Sinn Fein leader Gerry Adams encourages participation in 1916 Commemorations
Sinn Fein has launched its plans to commemorate the 1916 Rising – but party leader Gerry Adams urged all people to join in, saying the Commemorations are “bigger than Sinn Fein.”
The party’s commemoration celebrations have received the support of relatives of the 1916 leaders, who said they are still waiting for the official State commemorations programme to be rolled out, warning that the Government is running out of time.
Sinn Fein’s programme will begin this August, with the 100th anniversary of O’Donovan Rossa’s funeral – at which Padraig Pearse’s famous graveside oration acted as a call to arms for the Rising that followed at Easter 1916.
Sinn Fein’s programme co-ordinator Bartle D’Arcy said it had taken four or five months to put a programme in place which met the satisfaction of relatives, saying: “It wasn’t rocket science.”
An exhibition, Revolution 1916 Eiri Amach will open at the end of February 2016 and will run for 33 weeks at The Ambassador Theatre at the top of Dublin’s O’Connell Street.
The building is significant to the commemoration because it is where the men of 1916 signed up for the Irish Volunteers in 1913 and where patriots like Thomas Clarke and a young Michael Collins were held overnight in 19916 following the surrender.
The role of women in the Rising will be recognised with an event on International Women’s Day, March 8.
It will honour Cumann nan Ban and all the women who took part in the Rising, fighting for Irish Freedom and Women’s Rights.
Over 22 women fought in the rising in total.
Meanwhile Easter Weekend will see the focus switch to the diaspora, with plans for them to take part in a series of special events.
Easter Saturday at 11am will see a major march, billed as the Irish Citizen Army Parade from Liberty Hall to St Stephen’s Green.
There are plans for a major visual spectacular, Son et Lumiere at the GPO, running nightly from April 24 to April 29 2016 – the actual commemorative dates of the Rising and will depict through a 3D video the story of the Rising.

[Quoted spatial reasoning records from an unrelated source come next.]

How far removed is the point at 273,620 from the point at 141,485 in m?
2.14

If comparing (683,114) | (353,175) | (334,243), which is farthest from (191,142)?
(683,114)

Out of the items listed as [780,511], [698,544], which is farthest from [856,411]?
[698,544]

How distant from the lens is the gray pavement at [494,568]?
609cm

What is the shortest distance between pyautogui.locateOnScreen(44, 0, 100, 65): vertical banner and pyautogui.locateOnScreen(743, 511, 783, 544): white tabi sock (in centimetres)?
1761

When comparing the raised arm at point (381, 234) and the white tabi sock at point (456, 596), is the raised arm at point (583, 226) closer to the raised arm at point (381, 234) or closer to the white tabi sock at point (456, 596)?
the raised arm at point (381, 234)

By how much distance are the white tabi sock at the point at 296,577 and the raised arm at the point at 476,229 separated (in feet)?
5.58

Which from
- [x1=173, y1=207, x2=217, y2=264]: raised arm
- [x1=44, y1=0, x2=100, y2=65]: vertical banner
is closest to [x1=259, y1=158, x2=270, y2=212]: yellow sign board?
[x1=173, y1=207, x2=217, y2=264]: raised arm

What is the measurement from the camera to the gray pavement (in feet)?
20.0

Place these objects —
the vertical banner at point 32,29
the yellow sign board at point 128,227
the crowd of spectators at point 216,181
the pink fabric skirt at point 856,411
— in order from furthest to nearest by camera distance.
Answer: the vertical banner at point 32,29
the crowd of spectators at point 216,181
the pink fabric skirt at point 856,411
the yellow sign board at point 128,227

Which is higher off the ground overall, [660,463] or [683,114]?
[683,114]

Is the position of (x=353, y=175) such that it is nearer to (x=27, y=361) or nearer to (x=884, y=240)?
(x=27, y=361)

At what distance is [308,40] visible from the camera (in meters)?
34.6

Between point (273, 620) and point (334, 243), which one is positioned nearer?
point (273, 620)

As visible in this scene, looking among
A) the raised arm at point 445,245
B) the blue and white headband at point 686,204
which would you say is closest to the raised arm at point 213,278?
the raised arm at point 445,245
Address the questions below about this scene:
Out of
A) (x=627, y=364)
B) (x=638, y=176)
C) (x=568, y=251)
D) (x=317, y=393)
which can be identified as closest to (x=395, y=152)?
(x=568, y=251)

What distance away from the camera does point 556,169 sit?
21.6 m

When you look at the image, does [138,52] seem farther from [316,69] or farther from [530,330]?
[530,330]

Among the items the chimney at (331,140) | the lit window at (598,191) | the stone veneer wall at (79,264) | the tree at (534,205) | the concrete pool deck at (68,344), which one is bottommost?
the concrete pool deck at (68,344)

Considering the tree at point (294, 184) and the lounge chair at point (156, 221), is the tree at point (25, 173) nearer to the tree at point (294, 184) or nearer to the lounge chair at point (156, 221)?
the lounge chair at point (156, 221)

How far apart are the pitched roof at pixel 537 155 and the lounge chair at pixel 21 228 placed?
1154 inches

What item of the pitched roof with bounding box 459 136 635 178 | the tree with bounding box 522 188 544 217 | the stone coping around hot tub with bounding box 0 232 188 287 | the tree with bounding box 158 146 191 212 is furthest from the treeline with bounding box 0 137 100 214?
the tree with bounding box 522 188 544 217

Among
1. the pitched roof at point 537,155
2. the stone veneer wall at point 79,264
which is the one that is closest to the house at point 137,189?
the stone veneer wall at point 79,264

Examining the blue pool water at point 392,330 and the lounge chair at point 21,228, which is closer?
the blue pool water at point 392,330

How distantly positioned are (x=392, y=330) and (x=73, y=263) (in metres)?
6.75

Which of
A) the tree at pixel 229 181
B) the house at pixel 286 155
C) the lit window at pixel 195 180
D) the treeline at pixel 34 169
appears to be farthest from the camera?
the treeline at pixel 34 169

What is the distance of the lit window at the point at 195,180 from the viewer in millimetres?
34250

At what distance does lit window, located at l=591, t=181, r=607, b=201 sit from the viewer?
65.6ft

The GPO will appear to come under shell fire and become engulfed with flames and viewers will be able to see photo footage of the rebels escaping and their last stand.
This visual arts project using modern technology will also reach a worldwide audience, via the internet.
Meanwhile there are plans to hold dawn vigils at the start of May 2016 outside Kilmainham Gaol to commemorate the executions – which were carried out in secret.
Gerry Adams said the government had “decided to ignore 1916” and said the government’s plans have been “singularly lacking in ambition and substance.”
While MLA Martin McGuinness called on the Government to secure the future of the historic Moore Street site for future generations, saying it was “not a gift for developers,” saying it must be designated as a national monument.
James Connolly Heron, the Great-grandson of 1916 Leader James Connolly welcomed Sinn Fein’s programme for the Commemoration, saying the relatives support the initiative.
However they are still awaiting the official State programme to be rolled out, he said.
“This highlights the fact that there is still no official programme for Commemoration,” said Mr Heron.
“We’ve asked for an official programme,” he added, saying it was not too late.
“There is a lack of urgency there that’s alarming and our message as relatives is that it’s little over a year away and time is running out.”